Recent estimates from the Congressional Budget Office (CBO) put the tab for subsidizing Fannie and Freddie at $389 billion, when all is said and done. Lawmakers, who’ve been pushing for the GSEs’ dissolution, argue that the figure is even higher – closer to $500 billion – while other market observers warn that if home prices continue to drop, the GSE bailout bill could jump to $1 trillion.
By comparison, 707 banks have received a total of $205 billion in bailout dollars. But thanks to a swifter-than-expected return to healthier balance sheets, banks have already repaid $142 billion, leaving just $63 billion outstanding but expected to be returned before long.
The nation’s two largest mortgage companies, on the other hand, continue to struggle and are proving to be the costliest “rescue” for taxpayers.
A recent article from the New York Times explains how home repossessions in greater numbers have significantly
expanded Fannie and Freddie’s role as landlord and are contributing to the escalating price tag of their bailout.
Fannie Mae and Freddie Mac took over a foreclosed home roughly every 90 seconds during the first three months of this year, according to the paper. Together, they owned 163,828 homes at the end of March – a portfolio Times reporter Binyamin Appelbaum described as a virtual city with more houses than Seattle, making the GSEs two of the nation’s largest landlords.

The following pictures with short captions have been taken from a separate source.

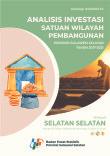 Investment Analysis of Sulawesi Selatan Province Development Area Unit 2017-2021: South-South Region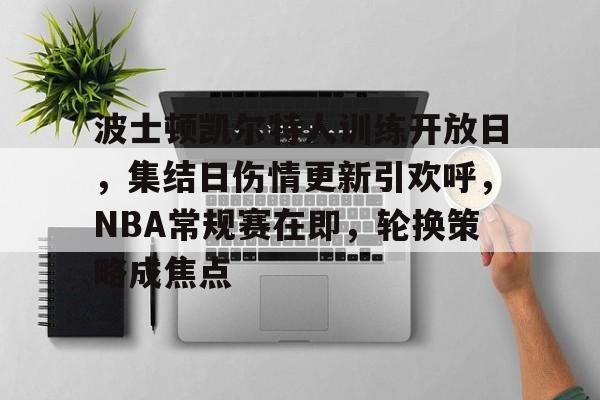 包含波士顿凯尔特人训练开放日，集结日伤情更新引欢呼，NBA常规赛在即，轮换策略成焦点的词条-kaiyun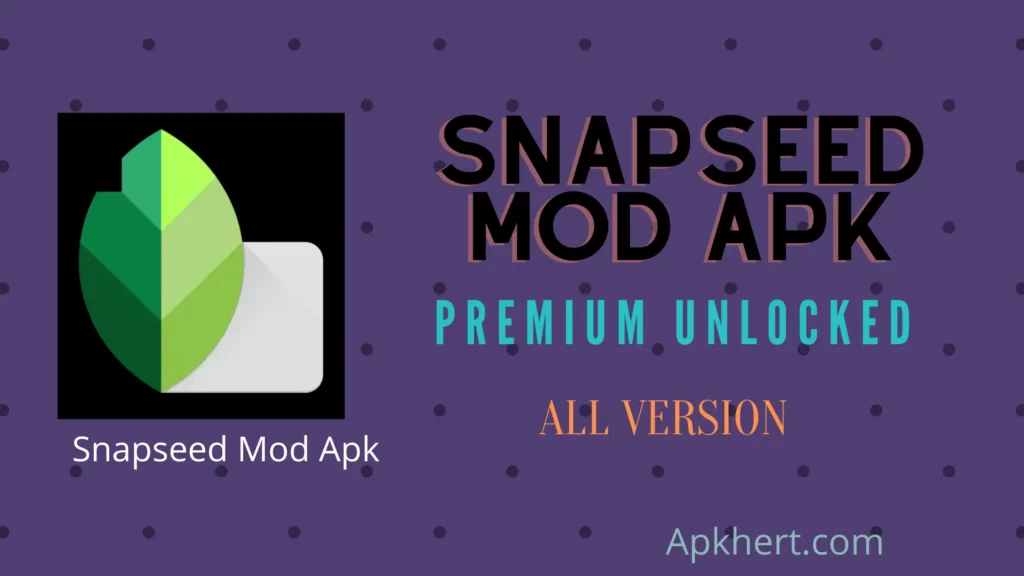 Snapseed Mod APK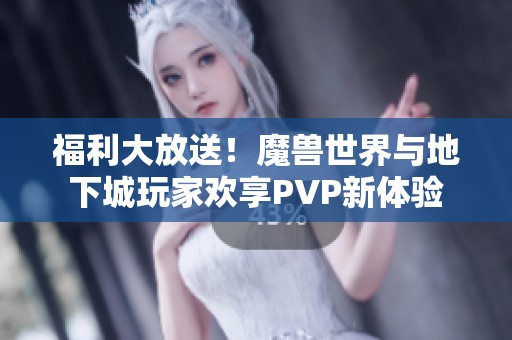 福利大放送！魔兽世界与地下城玩家欢享PVP新体验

The bill for restoring and reselling just one of these repossessed homes generally costs the government about $10,000, after repairs are made, stolen appliances are replaced, and the inside and outside are returned to marketable condition, Appelbaum explained.

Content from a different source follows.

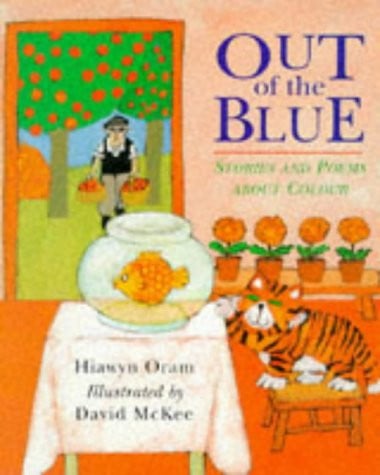 Out of the Blue Stories and Poems about Colour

And until the companies find a buyer for the properties, regular maintenance must be performed. Fannie has contractors mow lawns twice a month during the summer, and pays them $80 each time, the Times article says, leaving the GSE with a monthly lawn care bill of more than $10 million.
The two GSEs laid out more than $1 billion for upkeep in 2009 alone, according to the paper.
“We may be behind many loans on the same street, so we believe that it’s in everyone’s best interest to aggressively do property maintenance,” Chris Bowden, the Freddie Mac executive in charge of foreclosure sales, told the Times.
Because property prices have fallen so far, Appelbaum, citing the two GSEs’ financial filings, says by the time a repossessed home is resold, Fannie and Freddie on average recoup less than 60 percent of the money the borrower failed to repay. Losses are even greater in areas where prices have dropped the farthest, such as hard-hit markets in Arizona and Nevada.
As the costs continue to mount, lawmakers’ calls for the administration to map out a strategy for weaning Fannie and Freddie off taxpayer support are getting louder.
Treasury Secretary Timothy Geithner has said a proposal for “fundamental reform” of Fannie Mae and Freddie Mac will come early next year.